Week 1 - Descriptive Statistics: Principles of Data Cleaning and Organization
Introduction to Descriptive Statistics and Data Management
- Definition and Importance of Descriptive Statistics: Descriptive statistics is the process categorized by moving from raw data to organized information. This transformation is essential for effective data analysis in industries such as hospitality and tourism.
- The Data Narrative (Visual Case Studies):
- Cruise Industry Turbulence: In Q2 2019, the revenue for major cruise lines (including Carnival Corporation & PLC and RCCL) was approximately $4.84b. By Q2 2020, revenue plummeted to $0.1b, representing a decrease of approximately −85%.

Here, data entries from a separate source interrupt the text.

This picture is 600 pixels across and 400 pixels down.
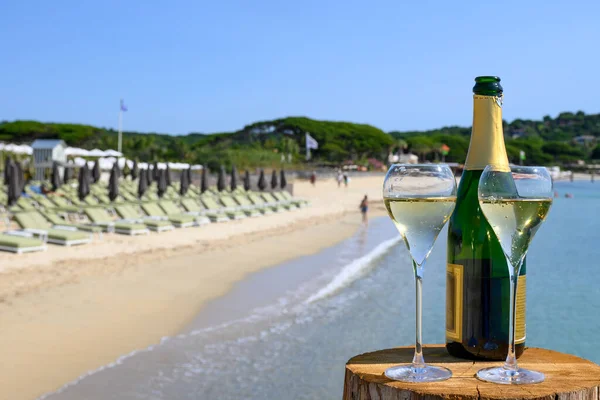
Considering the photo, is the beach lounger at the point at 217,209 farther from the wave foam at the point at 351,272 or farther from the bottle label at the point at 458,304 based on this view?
the bottle label at the point at 458,304

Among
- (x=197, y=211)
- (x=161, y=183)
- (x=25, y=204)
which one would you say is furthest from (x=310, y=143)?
(x=25, y=204)

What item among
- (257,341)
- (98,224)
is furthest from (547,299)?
(98,224)

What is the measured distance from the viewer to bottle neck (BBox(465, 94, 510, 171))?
5.62ft

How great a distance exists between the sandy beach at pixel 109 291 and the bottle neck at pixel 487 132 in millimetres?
5150

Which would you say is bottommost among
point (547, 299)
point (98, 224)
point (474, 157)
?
point (547, 299)

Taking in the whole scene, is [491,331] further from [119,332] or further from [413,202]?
[119,332]

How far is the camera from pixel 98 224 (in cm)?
1588

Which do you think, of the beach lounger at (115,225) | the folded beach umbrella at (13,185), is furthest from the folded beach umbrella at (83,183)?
the beach lounger at (115,225)

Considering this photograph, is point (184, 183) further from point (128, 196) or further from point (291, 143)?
point (291, 143)

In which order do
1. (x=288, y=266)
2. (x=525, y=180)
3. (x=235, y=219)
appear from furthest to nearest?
(x=235, y=219) < (x=288, y=266) < (x=525, y=180)

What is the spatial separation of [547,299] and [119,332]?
7847 mm

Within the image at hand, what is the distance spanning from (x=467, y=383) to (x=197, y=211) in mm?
19493

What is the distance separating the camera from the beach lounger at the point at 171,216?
18.0 meters

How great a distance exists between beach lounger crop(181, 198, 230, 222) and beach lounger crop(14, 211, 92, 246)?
20.5 ft
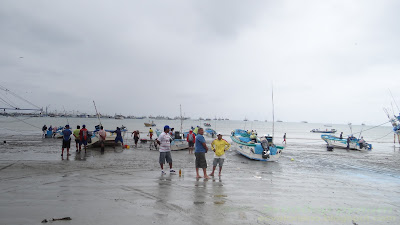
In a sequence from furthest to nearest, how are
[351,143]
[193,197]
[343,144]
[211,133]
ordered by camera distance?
[211,133], [343,144], [351,143], [193,197]

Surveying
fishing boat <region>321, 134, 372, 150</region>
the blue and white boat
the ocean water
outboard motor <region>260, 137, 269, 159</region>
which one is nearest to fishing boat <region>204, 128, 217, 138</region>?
fishing boat <region>321, 134, 372, 150</region>

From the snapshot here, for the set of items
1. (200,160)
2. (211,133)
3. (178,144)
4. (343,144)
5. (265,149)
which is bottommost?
(343,144)

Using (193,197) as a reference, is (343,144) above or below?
below

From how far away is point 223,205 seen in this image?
5.58 meters

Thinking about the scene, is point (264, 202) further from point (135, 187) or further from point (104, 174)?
point (104, 174)

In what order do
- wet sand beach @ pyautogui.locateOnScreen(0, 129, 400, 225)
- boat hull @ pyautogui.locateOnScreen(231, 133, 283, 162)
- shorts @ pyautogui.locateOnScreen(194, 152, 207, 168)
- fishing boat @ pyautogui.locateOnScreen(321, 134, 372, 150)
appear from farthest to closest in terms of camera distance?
fishing boat @ pyautogui.locateOnScreen(321, 134, 372, 150), boat hull @ pyautogui.locateOnScreen(231, 133, 283, 162), shorts @ pyautogui.locateOnScreen(194, 152, 207, 168), wet sand beach @ pyautogui.locateOnScreen(0, 129, 400, 225)

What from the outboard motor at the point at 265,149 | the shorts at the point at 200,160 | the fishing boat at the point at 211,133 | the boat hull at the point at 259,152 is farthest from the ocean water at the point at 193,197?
the fishing boat at the point at 211,133

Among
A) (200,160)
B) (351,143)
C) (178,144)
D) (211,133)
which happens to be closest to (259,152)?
(200,160)

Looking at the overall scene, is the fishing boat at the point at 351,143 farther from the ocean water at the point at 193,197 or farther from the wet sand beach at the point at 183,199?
the wet sand beach at the point at 183,199

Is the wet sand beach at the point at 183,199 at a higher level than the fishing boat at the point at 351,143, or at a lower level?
higher

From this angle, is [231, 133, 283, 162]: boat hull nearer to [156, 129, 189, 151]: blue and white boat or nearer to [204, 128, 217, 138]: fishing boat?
[156, 129, 189, 151]: blue and white boat

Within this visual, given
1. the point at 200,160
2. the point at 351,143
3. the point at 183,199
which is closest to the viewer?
the point at 183,199

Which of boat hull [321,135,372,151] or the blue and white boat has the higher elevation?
the blue and white boat

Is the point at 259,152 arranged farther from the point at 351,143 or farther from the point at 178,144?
the point at 351,143
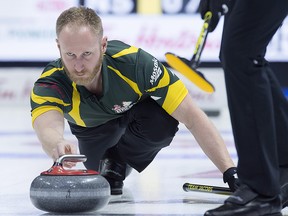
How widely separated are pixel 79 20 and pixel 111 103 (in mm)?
382

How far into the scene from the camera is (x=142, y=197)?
105 inches

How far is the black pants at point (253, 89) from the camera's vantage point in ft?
6.45

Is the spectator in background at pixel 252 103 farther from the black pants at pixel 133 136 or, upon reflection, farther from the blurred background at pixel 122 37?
the blurred background at pixel 122 37

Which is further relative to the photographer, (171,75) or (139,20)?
(139,20)

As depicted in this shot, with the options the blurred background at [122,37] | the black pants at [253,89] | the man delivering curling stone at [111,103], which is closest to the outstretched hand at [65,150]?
the man delivering curling stone at [111,103]

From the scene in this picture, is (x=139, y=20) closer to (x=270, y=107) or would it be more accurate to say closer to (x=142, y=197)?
(x=142, y=197)

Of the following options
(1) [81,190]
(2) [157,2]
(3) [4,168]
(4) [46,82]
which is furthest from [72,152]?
(2) [157,2]

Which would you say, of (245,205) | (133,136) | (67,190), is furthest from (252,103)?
(133,136)

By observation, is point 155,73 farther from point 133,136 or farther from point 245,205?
point 245,205

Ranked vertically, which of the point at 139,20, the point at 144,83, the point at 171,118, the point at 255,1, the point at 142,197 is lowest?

- Hotel and Resort Industry Market Size:
- The global market size in 2013 was approximately $0.97Trillion.
- By 2019, the market grew to $1.478Trillion.
- In 2023 (estimate), the market size was $1.21Trillion.
- Projections for 2030 (estimate) suggest a market size of $1.5Trillion.
- Hotel Distribution Channels: gross bookings in the global hotel industry involve a complex mix of direct channels (online and offline), online travel platforms, offline travel agents, and wholesale. Recorded values include segments at $570b, $400b, and $310b.
- COVID-19 Impact on Tourism: International tourism saw significant declines due to the pandemic and border closures. For example, in the Americas, international tourist arrivals decreased by −55% through June 2020.
- Airlines Sector Performance: Financial metrics for airlines such as Delta and Southwest include figures like $5.9b, $1.5b, and $1.0b related to equity and returns during the pandemic period.
Learning Objectives
- Component Identification: Students will be able to identify and explain the main components of descriptive statistics.
- Data Organization Skills: Students will be able to successfully organize categorical and numerical data into clear, structured frequency tables.
The Data Analysis Process
- Raw Data: This is the starting point of any analysis. It consists of potentially very large and messy files, such as Excel spreadsheets.
- Data Management: Before performing statistical analysis or creating graphs, data must be cleaned and organized. Essential steps include:
- Organize: Making tables.
- Describe: Qualitative assessment of the data.
- Compute: Calculating statistical indicators.
- Visualize: Creating graphs and charts.
- Instructional Lead: These techniques are outlined by Pr. Petar Zivkovic.
- Data Cleaning Definition: The process of fixing or removing incorrect, corrupted, duplicate, or incomplete data. Working with incorrect data leads to unreliable results and poor decision-making.
- Data Transformation Definition: This process converts data from one format or structure into another (e.g., normalizing values, changing data types, or aggregating data). Transformation focuses on preparing cleaned data for analysis/modeling rather than fixing errors.
- Steps to Clean Data:
- Remove Duplicates: Ensures the same observation is not counted multiple times.
- Fix Errors: Correcting typos and ensuring consistent naming and capitalization.
- Filter Unwanted Outliers: Remove clear mistakes; however, the analyst must evaluate whether extreme but valid values should remain in the dataset.
- Handle Missing Data: Deciding whether to delete affected rows/columns or fill in missing values appropriately.
- Validate: Ensuring that the cleaned data makes sense through logic checks, range checks, and category validation.
Organizing Categorical Data
- Standard Procedures: For categorical data, the following six steps are used to create structured information:
- List Unique Categories: Identify each distinct value or define classes.
- Count Occurrences: Determine the frequency of each value.
- Absolute Frequency (ni): Record the exact number of occurrences per category.
- Relative Frequency (fi): Calculate the proportion or percentage, where fi=nni.
- Cumulative Frequency (Fi): Add successive frequencies iteratively up to 100%.
- Present in a Table: Organize categories into columns (Category, ni, fi, Fi).
- Notation: The symbol n denotes the total sample size.
- Table Types:
- Summary Table: Used for a single categorical variable (e.g., data showing the location of 2530 hotels in Switzerland).
- Contingency Table: Used to show the relationship between two categorical variables (e.g., data showing both the Location and Operation of the 2530 hotels in Switzerland).
Organizing Numerical Data
- Challenge of Raw Numerical Data: Numerical datasets often have a wide range of values. For example, in a dataset of 2530 Swiss hotels, the number of rooms per hotel varies from 6 to 496.
- Frequency Distribution: This method summarizes numerical values by grouping them into a set of numerically ordered classes.
- Classes and Class Intervals:
- Classes are groups representing a specific value or a range (class interval).
- Mutual Exclusivity: Each value can belong to only one class.
- Collective Exhaustivity: Every value in the dataset must be contained within one of the defined classes.